Heat to 590-610℃ for a few minutes. Before and after melting the A4004 alloy, Mg, one of its constituent components, evaporates, but at that time, the surfaces of the aluminum alloy particles 1 and the aluminum substrate 3 are reduced, and the molten solder reduces the surface of the aluminum alloy particles 1 and the aluminum substrate 3 due to its surface tension. Wet the surface of the aluminum substrate 3. After that, when the A4004 alloy is cooled and solidified, the aluminum alloy particles 1 are bonded to each other and the aluminum alloy particles 1 and the aluminum alloy substrate 3 are bonded to each other, as shown in FIG. % aluminum alloy porous particle layer (thickness 200~
500 μm) is formed on the substrate. If such a layer is used on the boiling heat transfer surface of an aluminum alloy heat exchanger, a heat exchanger with high heat transfer coefficient can be manufactured.

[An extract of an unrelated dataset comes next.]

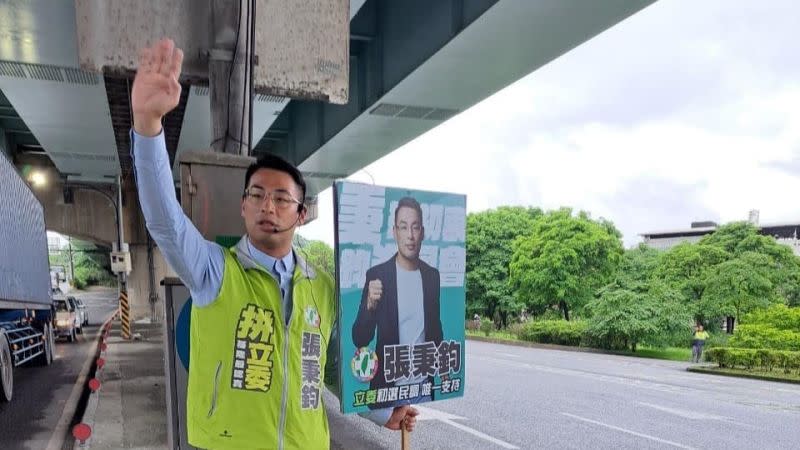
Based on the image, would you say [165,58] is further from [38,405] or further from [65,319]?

(Effects of the invention) In an aluminum alloy heat exchanger, it has become possible to fabricate a metal particle layer with a volumetric porosity of several tens of percent, making it possible to significantly improve the boiling heat transfer coefficient of the heat exchanger. Summer.

[Brief explanation of drawings]

FIGS. 1 and 2 are explanatory diagrams showing one embodiment of the present invention. Furthermore, since no binder is used,
It can improve heat transfer efficiency and is also excellent in terms of workability and safety.

Claims (1)

[Scope of Claims] 1 A substrate made of Al, a plurality of fine metal particles placed on the substrate to form a layer, and an Al oxide film coated between the metal particles and on the substrate without intervening an Al oxide film. Arrived,
and an Al brazing metal film containing Mg that are fixed to each other, and the weight ratio of the metal particles and the brazing metal film is 9/1.
A heat transfer part of a heat exchanger, characterized in that the ratio is in the range of ~100/1. 2 Fine metal particles and Al brazing filler metal particles containing Mg are placed on an Al substrate at a weight ratio of 9/1 to 100/1.
1. A method for manufacturing a heat transfer part of a heat exchanger, which comprises mixing and mounting the mixture without using a binder within a range of 1 to 1, and heating the mixture to a brazing temperature in a non-oxidizing atmosphere.